*EXTRAIT:*
Le quintuor est actuellement composé de Herman Li (46 ans,
guitare, chœurs, depuis 1999), Sam Totman
(48 ans, guitare, chœurs, depuis
1999), Marc Hudson (35 ans, chant principal, depuis 2011),
Gee Anzalone (batterie, percussions,
chœurs, 2014 depuis) et Alicia Vigil
(basse, chœurs, depuis 2022; membre en tournée depuis 2020).
Leur huitième album studio, "Extreme Power
Metal" est paru le 27 septembre 2019.
En fond de scène s'affiche le logotype surmontant un dessin assez flou que, en tant
que profane, je ne parviens pas à distinguer nettement. L'éclairage m'a paru
très lumineux et varié. L'espace scénique est fatalement minoré par celui
réservé à la tête d'affiche mais cependant il est très bien exploité. A chaque extrémité
sont posées des répliques actives de consoles de jeux, telles que nous les
trouvions dans les bars dans les années 80 et 90. La batterie est au centre sur
son piédestal, elle est entourée de deux écrans sur lesquels sont diffusés vous
savez quoi (?)… des images de jeux vidéo bien sûr !

*CONSIGNES:*
1. Répondez à ces questions sur l'extrait :
(a) Depuis quelle année Marc Hudson assure-t-il le chant principal ?
(b) À quelle date le huitième album studio est-il paru ?
(c) Que diffusent les deux écrans qui entourent la batterie ?
2. Transformez en tableau Markdown les lignes des entrées, s'il vous plaît, en commençant par la ligne contenant « How far apart » et en allant jusqu'à la fin des entrées, ces deux lignes comprises. Ignorez les lignes vides et nommez les colonnes « Numéro » (rang de la ligne) et « Ligne » (son texte).

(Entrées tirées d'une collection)

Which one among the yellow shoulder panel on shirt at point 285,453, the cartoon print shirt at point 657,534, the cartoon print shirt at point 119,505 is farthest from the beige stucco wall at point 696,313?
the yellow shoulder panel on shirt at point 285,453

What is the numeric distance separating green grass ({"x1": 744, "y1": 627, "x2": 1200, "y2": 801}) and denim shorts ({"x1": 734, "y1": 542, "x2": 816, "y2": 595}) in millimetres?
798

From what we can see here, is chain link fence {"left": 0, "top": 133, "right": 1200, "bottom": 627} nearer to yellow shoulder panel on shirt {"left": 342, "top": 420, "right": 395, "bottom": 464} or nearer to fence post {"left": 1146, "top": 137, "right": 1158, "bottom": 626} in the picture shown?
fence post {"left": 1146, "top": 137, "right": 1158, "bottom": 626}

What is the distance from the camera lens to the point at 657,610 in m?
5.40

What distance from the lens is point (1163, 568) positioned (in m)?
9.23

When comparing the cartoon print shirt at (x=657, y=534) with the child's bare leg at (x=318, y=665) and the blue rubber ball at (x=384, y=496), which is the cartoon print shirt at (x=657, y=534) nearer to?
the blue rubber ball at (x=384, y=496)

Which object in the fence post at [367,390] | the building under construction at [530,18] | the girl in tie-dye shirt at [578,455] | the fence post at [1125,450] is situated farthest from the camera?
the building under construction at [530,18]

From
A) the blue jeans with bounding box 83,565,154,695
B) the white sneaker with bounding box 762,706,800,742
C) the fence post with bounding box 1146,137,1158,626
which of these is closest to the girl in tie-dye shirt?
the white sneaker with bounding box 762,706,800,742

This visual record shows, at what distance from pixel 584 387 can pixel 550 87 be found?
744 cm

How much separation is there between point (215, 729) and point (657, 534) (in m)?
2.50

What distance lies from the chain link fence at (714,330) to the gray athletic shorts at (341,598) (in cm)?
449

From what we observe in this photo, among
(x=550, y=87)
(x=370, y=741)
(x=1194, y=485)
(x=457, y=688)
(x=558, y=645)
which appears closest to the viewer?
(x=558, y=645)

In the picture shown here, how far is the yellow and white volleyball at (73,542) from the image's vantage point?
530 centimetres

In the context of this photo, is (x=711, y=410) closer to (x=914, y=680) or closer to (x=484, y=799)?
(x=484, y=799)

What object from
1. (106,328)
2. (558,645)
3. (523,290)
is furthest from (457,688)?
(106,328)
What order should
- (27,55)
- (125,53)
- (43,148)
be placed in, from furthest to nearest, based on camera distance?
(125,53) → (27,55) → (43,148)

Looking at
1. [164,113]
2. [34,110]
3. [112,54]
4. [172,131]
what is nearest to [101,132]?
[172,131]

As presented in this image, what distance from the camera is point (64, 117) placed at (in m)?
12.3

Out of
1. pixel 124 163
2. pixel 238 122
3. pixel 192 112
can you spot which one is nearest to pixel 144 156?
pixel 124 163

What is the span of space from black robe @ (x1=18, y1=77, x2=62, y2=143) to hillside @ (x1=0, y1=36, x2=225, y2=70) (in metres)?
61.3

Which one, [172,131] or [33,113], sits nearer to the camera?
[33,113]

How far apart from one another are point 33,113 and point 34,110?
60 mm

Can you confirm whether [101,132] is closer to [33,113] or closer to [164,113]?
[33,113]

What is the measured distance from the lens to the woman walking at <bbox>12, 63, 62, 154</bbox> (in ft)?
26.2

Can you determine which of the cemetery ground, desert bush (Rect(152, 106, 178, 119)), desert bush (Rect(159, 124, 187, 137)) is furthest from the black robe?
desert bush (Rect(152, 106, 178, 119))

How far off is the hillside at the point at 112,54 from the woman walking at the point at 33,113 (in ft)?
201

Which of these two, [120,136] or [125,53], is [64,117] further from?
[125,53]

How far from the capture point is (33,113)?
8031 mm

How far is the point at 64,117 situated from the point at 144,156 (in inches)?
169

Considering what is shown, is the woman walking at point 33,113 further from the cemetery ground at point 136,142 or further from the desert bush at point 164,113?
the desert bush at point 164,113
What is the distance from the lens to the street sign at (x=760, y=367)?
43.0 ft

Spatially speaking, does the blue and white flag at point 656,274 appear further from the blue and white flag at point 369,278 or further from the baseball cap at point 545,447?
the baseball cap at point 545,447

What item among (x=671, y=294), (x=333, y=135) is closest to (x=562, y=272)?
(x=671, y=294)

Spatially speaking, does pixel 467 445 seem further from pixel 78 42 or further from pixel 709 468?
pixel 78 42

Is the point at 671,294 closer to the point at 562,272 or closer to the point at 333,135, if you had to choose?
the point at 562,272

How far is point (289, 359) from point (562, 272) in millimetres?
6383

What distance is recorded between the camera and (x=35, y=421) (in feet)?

*CORRIGÉ:*
1.
(a) Depuis 2011.
(b) Le 27 septembre 2019.
(c) Des images de jeux vidéo.

2.
| Numéro | Ligne |
|---|---|
| 1 | How far apart from one another are point 33,113 and point 34,110? |
| 2 | 60 mm |
| 3 | Can you confirm whether [101,132] is closer to [33,113] or closer to [164,113]? |
| 4 | [33,113] |
| 5 | What is the measured distance from the lens to the woman walking at <bbox>12, 63, 62, 154</bbox> (in ft)? |
| 6 | 26.2 |
| 7 | Can you determine which of the cemetery ground, desert bush (Rect(152, 106, 178, 119)), desert bush (Rect(159, 124, 187, 137)) is furthest from the black robe? |
| 8 | desert bush (Rect(152, 106, 178, 119)) |
| 9 | How far off is the hillside at the point at 112,54 from the woman walking at the point at 33,113 (in ft)? |
| 10 | 201 |
| 11 | Which of these two, [120,136] or [125,53], is [64,117] further from? |
| 12 | [125,53] |
| 13 | How far from the capture point is (33,113)? |
| 14 | 8031 mm |
| 15 | How far is the point at 64,117 situated from the point at 144,156 (in inches)? |
| 16 | 169 |
| 17 | Considering what is shown, is the woman walking at point 33,113 further from the cemetery ground at point 136,142 or further from the desert bush at point 164,113? |
| 18 | the desert bush at point 164,113 |
| 19 | What is the distance from the lens to the street sign at (x=760, y=367)? |
| 20 | 43.0 ft |
| 21 | Spatially speaking, does the blue and white flag at point 656,274 appear further from the blue and white flag at point 369,278 or further from the baseball cap at point 545,447? |
| 22 | the baseball cap at point 545,447 |
| 23 | What item among (x=671, y=294), (x=333, y=135) is closest to (x=562, y=272)? |
| 24 | (x=671, y=294) |
| 25 | Spatially speaking, does pixel 467 445 seem further from pixel 78 42 or further from pixel 709 468? |
| 26 | pixel 78 42 |
| 27 | Is the point at 671,294 closer to the point at 562,272 or closer to the point at 333,135, if you had to choose? |
| 28 | the point at 562,272 |
| 29 | How far is point (289, 359) from point (562, 272) in millimetres? |
| 30 | 6383 |
| 31 | What distance is recorded between the camera and (x=35, y=421) (in feet)? |